** Start INFORMATION SUPPLIED **

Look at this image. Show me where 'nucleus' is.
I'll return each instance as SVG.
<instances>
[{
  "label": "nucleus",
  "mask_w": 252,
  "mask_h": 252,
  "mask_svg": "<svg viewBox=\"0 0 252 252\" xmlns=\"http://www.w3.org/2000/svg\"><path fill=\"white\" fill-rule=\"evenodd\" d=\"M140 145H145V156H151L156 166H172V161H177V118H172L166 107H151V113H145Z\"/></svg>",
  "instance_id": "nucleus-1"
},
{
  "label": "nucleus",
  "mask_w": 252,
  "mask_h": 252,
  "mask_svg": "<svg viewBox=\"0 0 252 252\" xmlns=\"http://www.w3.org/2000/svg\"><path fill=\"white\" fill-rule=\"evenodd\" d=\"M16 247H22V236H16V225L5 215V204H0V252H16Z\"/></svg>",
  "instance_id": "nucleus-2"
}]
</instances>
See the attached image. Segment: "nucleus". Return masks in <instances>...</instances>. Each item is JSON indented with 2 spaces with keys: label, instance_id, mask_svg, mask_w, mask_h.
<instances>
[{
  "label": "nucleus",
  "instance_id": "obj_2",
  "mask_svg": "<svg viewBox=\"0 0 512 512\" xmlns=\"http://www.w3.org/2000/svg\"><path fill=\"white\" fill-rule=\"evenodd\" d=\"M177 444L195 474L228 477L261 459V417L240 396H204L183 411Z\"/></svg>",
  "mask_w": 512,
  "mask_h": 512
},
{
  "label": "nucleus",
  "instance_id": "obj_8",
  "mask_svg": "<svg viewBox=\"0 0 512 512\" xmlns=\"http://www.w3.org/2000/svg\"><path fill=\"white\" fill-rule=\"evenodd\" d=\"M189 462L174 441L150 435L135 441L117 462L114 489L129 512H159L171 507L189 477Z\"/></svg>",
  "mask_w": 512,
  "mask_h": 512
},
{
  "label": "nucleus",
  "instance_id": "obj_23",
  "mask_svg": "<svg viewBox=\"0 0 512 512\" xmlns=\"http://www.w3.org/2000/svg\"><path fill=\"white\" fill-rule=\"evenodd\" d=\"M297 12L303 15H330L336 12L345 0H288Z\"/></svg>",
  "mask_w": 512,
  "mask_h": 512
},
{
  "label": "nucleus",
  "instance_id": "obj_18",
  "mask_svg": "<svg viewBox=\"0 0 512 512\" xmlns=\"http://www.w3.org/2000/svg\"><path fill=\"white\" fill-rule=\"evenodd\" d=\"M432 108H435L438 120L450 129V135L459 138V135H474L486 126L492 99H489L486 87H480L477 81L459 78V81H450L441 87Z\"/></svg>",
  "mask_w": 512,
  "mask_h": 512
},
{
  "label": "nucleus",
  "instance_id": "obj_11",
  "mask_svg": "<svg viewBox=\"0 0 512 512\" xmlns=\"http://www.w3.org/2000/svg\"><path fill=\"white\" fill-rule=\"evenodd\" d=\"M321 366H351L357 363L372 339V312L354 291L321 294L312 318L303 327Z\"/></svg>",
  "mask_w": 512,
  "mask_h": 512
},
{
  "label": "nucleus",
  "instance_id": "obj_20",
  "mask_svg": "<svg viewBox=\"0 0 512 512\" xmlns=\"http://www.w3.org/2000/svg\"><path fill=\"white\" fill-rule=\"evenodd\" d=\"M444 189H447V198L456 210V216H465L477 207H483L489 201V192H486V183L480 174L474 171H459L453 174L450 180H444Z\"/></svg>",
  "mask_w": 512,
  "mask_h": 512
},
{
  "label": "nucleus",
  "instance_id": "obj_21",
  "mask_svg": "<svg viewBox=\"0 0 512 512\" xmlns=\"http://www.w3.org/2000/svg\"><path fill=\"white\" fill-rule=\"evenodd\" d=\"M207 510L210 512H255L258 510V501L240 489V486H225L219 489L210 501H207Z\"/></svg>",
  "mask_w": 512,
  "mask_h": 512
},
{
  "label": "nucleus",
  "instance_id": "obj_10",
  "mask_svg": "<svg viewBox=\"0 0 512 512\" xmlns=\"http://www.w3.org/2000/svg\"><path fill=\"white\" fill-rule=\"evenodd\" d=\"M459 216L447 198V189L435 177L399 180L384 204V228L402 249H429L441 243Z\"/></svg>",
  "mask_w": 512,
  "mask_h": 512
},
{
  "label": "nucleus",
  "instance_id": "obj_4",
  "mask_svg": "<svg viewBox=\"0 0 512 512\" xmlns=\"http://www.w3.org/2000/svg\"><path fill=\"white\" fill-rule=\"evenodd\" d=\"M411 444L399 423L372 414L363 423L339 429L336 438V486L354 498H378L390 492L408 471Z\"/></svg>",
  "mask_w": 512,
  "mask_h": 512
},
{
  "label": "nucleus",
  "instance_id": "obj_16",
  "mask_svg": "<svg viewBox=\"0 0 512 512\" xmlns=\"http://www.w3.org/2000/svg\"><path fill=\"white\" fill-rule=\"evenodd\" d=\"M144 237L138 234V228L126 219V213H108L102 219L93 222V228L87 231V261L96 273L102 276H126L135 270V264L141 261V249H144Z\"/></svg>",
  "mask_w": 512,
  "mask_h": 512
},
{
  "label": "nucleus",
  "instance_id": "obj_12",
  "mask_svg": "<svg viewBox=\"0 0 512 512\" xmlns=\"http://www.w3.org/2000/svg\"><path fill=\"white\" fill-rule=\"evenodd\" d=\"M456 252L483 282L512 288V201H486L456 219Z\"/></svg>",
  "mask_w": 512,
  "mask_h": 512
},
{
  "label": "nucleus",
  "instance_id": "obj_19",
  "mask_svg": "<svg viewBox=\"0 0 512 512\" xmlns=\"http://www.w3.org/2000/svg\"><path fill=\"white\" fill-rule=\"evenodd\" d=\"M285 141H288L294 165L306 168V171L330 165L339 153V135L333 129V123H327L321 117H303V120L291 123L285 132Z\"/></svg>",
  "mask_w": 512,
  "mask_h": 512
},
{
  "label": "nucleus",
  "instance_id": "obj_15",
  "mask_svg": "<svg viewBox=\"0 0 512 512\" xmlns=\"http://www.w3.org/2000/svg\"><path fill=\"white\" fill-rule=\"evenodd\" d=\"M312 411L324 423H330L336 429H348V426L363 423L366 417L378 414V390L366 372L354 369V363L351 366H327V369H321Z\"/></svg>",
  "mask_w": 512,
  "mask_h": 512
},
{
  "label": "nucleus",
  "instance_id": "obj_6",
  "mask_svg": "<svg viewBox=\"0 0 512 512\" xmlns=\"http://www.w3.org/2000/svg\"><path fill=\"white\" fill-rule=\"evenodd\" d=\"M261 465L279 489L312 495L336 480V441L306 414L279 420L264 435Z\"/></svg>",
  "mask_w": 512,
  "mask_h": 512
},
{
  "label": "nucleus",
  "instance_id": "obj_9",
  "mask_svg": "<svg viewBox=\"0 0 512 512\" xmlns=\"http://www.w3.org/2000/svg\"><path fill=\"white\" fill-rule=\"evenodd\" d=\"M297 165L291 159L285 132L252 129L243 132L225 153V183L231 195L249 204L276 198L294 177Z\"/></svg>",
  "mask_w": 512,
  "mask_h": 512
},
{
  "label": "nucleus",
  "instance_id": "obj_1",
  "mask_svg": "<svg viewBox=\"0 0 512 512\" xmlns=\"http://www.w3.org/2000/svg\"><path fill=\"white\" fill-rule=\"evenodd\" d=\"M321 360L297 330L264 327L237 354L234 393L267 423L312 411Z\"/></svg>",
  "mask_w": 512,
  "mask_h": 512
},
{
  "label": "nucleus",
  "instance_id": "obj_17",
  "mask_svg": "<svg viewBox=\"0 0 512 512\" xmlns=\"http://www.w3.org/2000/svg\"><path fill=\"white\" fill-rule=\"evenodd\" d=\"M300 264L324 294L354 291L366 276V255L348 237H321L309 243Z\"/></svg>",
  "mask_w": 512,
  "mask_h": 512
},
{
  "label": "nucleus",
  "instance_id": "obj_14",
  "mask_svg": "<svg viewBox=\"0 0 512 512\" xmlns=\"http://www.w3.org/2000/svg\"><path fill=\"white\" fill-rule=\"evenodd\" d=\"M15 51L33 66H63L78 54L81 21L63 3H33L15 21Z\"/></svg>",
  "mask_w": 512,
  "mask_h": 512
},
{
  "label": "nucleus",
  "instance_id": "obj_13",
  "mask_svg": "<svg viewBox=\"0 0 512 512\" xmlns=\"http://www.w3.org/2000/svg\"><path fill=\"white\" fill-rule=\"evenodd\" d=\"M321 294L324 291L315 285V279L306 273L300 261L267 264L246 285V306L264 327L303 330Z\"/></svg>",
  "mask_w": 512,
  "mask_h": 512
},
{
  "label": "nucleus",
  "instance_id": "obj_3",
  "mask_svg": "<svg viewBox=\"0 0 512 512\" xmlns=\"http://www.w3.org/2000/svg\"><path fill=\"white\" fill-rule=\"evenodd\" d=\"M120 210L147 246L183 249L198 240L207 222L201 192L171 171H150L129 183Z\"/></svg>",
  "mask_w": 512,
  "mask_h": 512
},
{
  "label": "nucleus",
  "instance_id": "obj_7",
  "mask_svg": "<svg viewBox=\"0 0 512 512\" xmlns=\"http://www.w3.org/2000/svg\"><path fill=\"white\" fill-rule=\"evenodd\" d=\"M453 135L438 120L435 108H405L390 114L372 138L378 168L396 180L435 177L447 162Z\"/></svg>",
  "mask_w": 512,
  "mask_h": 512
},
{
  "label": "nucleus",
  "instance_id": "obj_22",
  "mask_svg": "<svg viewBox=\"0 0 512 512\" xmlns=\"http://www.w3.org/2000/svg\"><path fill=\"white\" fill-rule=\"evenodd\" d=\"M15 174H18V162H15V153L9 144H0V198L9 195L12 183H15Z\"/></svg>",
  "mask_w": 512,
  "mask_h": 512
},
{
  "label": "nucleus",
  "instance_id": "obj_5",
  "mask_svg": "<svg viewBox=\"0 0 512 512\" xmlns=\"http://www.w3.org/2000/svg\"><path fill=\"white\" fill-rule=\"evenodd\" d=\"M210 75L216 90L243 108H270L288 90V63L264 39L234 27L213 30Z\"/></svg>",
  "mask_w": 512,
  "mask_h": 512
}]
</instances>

** End INFORMATION SUPPLIED **

# WHAT IS EXPECTED
Pull out each line in the data above that contains the string "image", copying the lines in the order they appear.

# TASK ANSWER
Look at this image. Show me where 'nucleus' is.
See the attached image. Segment: "nucleus". Return masks in <instances>...</instances>. Each item is JSON indented with 2 spaces with keys: label, instance_id, mask_svg, mask_w, mask_h.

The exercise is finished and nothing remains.